Directive —
Render the lines of the material below as a numbered list, leaving out blank lines and the pictures.

Rows —
■ ■ ■

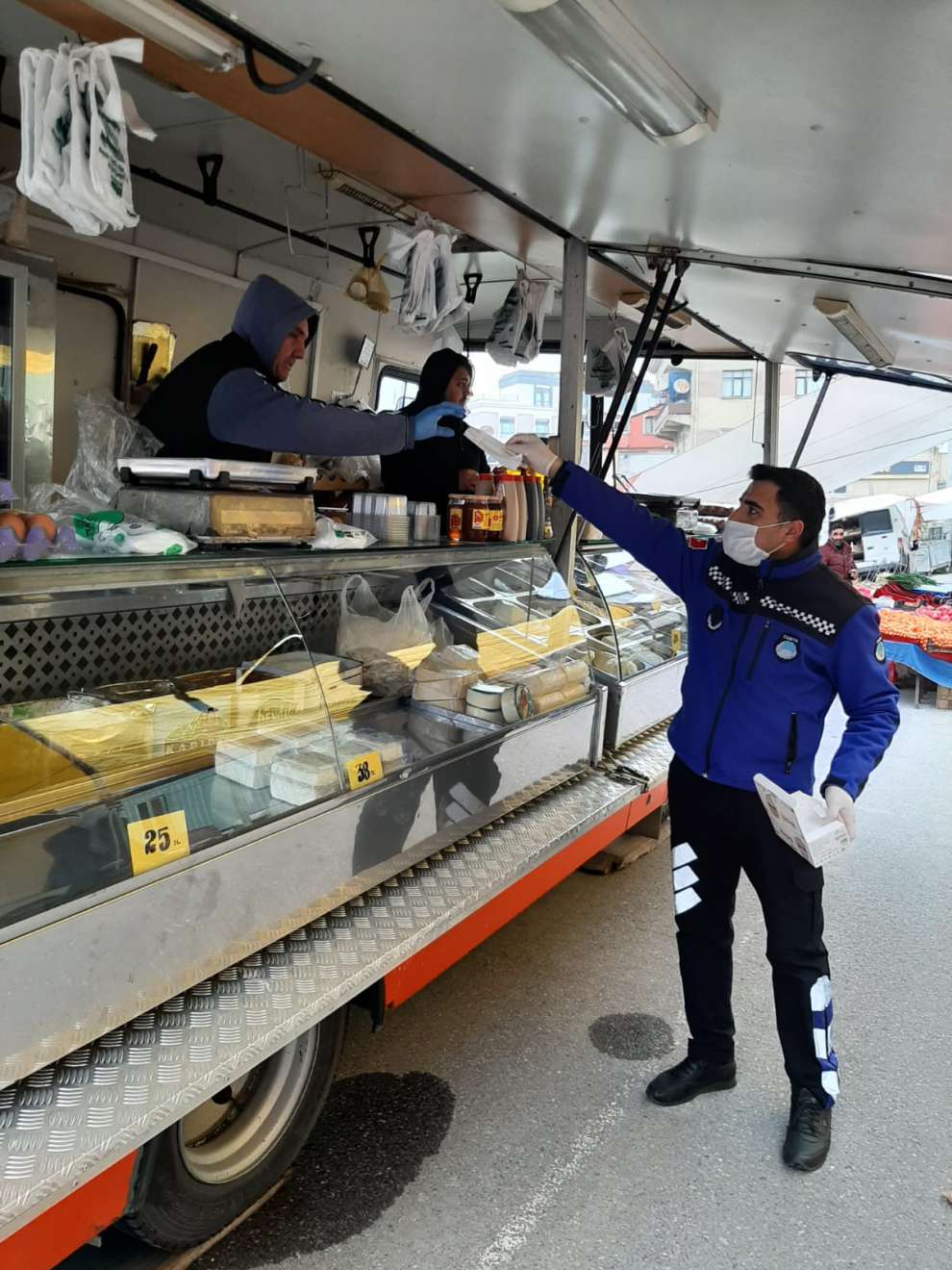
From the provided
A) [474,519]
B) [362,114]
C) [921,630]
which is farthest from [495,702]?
[921,630]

■ ■ ■

Task result —
1. From the provided
2. A) [474,519]
3. B) [362,114]
4. C) [921,630]
5. which is farthest from [495,702]?
6. [921,630]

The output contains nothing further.